Saved entries:
· · · · · · ·

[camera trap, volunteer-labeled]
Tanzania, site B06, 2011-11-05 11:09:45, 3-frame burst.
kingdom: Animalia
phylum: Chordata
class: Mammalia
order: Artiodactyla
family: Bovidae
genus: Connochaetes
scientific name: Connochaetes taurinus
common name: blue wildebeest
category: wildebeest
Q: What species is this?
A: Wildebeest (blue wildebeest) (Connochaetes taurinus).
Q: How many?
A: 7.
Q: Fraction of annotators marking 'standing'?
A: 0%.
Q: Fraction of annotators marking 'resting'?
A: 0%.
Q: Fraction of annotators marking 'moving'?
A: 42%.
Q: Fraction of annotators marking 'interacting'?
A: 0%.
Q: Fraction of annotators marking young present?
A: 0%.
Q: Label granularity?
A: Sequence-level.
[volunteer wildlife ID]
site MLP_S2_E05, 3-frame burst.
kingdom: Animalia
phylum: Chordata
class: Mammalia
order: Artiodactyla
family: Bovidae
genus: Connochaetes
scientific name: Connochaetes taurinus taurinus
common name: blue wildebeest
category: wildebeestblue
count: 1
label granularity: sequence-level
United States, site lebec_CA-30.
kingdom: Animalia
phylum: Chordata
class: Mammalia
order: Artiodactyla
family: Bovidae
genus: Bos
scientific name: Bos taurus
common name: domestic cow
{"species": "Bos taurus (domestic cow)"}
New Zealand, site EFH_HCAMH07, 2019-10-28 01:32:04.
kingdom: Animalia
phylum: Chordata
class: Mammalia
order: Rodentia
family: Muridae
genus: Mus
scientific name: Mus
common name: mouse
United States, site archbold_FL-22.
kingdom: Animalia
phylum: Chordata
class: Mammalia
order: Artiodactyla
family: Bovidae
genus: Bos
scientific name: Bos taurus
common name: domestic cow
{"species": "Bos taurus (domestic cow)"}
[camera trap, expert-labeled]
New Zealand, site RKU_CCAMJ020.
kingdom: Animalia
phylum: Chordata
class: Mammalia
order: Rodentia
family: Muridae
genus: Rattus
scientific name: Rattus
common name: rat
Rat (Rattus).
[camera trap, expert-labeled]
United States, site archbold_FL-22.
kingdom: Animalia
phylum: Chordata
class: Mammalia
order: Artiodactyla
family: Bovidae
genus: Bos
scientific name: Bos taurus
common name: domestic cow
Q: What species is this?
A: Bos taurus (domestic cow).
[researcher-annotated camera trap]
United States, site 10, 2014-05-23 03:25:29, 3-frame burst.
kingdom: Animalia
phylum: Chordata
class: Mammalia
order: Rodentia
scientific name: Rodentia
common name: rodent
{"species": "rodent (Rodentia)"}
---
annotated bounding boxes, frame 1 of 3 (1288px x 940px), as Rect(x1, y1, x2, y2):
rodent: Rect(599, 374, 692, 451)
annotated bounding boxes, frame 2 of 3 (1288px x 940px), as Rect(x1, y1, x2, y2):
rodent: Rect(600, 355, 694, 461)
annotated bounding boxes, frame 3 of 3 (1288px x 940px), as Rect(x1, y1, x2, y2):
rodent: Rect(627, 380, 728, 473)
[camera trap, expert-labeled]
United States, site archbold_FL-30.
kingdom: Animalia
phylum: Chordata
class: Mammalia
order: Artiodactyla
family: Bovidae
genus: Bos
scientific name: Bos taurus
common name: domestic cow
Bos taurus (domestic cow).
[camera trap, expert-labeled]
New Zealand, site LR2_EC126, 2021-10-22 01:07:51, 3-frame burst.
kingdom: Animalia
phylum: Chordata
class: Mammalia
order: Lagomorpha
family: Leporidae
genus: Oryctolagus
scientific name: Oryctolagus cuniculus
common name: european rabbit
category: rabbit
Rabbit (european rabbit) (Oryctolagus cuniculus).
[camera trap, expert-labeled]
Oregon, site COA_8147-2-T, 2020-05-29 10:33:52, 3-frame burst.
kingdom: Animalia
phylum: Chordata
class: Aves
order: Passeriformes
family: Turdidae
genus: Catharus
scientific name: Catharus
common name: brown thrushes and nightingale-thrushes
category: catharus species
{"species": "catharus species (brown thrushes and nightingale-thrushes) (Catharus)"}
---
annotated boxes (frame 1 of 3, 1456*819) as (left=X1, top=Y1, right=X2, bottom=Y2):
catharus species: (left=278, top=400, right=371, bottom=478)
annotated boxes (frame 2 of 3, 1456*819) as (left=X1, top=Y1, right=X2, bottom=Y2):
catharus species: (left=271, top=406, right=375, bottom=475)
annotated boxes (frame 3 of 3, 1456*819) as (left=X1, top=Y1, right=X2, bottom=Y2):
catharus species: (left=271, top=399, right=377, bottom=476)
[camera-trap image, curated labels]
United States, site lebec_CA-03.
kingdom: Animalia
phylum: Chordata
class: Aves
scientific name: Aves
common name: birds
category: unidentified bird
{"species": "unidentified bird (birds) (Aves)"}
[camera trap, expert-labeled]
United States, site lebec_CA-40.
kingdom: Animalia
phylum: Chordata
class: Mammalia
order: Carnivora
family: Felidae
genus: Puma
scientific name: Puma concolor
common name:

· · · · · · ·

Extract all of the data above and output it character for character.

[camera trap, volunteer-labeled]
Tanzania, site B06, 2011-11-05 11:09:45, 3-frame burst.
kingdom: Animalia
phylum: Chordata
class: Mammalia
order: Artiodactyla
family: Bovidae
genus: Connochaetes
scientific name: Connochaetes taurinus
common name: blue wildebeest
category: wildebeest
Q: What species is this?
A: Wildebeest (blue wildebeest) (Connochaetes taurinus).
Q: How many?
A: 7.
Q: Fraction of annotators marking 'standing'?
A: 0%.
Q: Fraction of annotators marking 'resting'?
A: 0%.
Q: Fraction of annotators marking 'moving'?
A: 42%.
Q: Fraction of annotators marking 'interacting'?
A: 0%.
Q: Fraction of annotators marking young present?
A: 0%.
Q: Label granularity?
A: Sequence-level.
[volunteer wildlife ID]
site MLP_S2_E05, 3-frame burst.
kingdom: Animalia
phylum: Chordata
class: Mammalia
order: Artiodactyla
family: Bovidae
genus: Connochaetes
scientific name: Connochaetes taurinus taurinus
common name: blue wildebeest
category: wildebeestblue
count: 1
label granularity: sequence-level
United States, site lebec_CA-30.
kingdom: Animalia
phylum: Chordata
class: Mammalia
order: Artiodactyla
family: Bovidae
genus: Bos
scientific name: Bos taurus
common name: domestic cow
{"species": "Bos taurus (domestic cow)"}
New Zealand, site EFH_HCAMH07, 2019-10-28 01:32:04.
kingdom: Animalia
phylum: Chordata
class: Mammalia
order: Rodentia
family: Muridae
genus: Mus
scientific name: Mus
common name: mouse
United States, site archbold_FL-22.
kingdom: Animalia
phylum: Chordata
class: Mammalia
order: Artiodactyla
family: Bovidae
genus: Bos
scientific name: Bos taurus
common name: domestic cow
{"species": "Bos taurus (domestic cow)"}
[camera trap, expert-labeled]
New Zealand, site RKU_CCAMJ020.
kingdom: Animalia
phylum: Chordata
class: Mammalia
order: Rodentia
family: Muridae
genus: Rattus
scientific name: Rattus
common name: rat
Rat (Rattus).
[camera trap, expert-labeled]
United States, site archbold_FL-22.
kingdom: Animalia
phylum: Chordata
class: Mammalia
order: Artiodactyla
family: Bovidae
genus: Bos
scientific name: Bos taurus
common name: domestic cow
Q: What species is this?
A: Bos taurus (domestic cow).
[researcher-annotated camera trap]
United States, site 10, 2014-05-23 03:25:29, 3-frame burst.
kingdom: Animalia
phylum: Chordata
class: Mammalia
order: Rodentia
scientific name: Rodentia
common name: rodent
{"species": "rodent (Rodentia)"}
---
annotated bounding boxes, frame 1 of 3 (1288px x 940px), as Rect(x1, y1, x2, y2):
rodent: Rect(599, 374, 692, 451)
annotated bounding boxes, frame 2 of 3 (1288px x 940px), as Rect(x1, y1, x2, y2):
rodent: Rect(600, 355, 694, 461)
annotated bounding boxes, frame 3 of 3 (1288px x 940px), as Rect(x1, y1, x2, y2):
rodent: Rect(627, 380, 728, 473)
[camera trap, expert-labeled]
United States, site archbold_FL-30.
kingdom: Animalia
phylum: Chordata
class: Mammalia
order: Artiodactyla
family: Bovidae
genus: Bos
scientific name: Bos taurus
common name: domestic cow
Bos taurus (domestic cow).
[camera trap, expert-labeled]
New Zealand, site LR2_EC126, 2021-10-22 01:07:51, 3-frame burst.
kingdom: Animalia
phylum: Chordata
class: Mammalia
order: Lagomorpha
family: Leporidae
genus: Oryctolagus
scientific name: Oryctolagus cuniculus
common name: european rabbit
category: rabbit
Rabbit (european rabbit) (Oryctolagus cuniculus).
[camera trap, expert-labeled]
Oregon, site COA_8147-2-T, 2020-05-29 10:33:52, 3-frame burst.
kingdom: Animalia
phylum: Chordata
class: Aves
order: Passeriformes
family: Turdidae
genus: Catharus
scientific name: Catharus
common name: brown thrushes and nightingale-thrushes
category: catharus species
{"species": "catharus species (brown thrushes and nightingale-thrushes) (Catharus)"}
---
annotated boxes (frame 1 of 3, 1456*819) as (left=X1, top=Y1, right=X2, bottom=Y2):
catharus species: (left=278, top=400, right=371, bottom=478)
annotated boxes (frame 2 of 3, 1456*819) as (left=X1, top=Y1, right=X2, bottom=Y2):
catharus species: (left=271, top=406, right=375, bottom=475)
annotated boxes (frame 3 of 3, 1456*819) as (left=X1, top=Y1, right=X2, bottom=Y2):
catharus species: (left=271, top=399, right=377, bottom=476)
[camera-trap image, curated labels]
United States, site lebec_CA-03.
kingdom: Animalia
phylum: Chordata
class: Aves
scientific name: Aves
common name: birds
category: unidentified bird
{"species": "unidentified bird (birds) (Aves)"}
[camera trap, expert-labeled]
United States, site lebec_CA-40.
kingdom: Animalia
phylum: Chordata
class: Mammalia
order: Carnivora
family: Felidae
genus: Puma
scientific name: Puma concolor
common name:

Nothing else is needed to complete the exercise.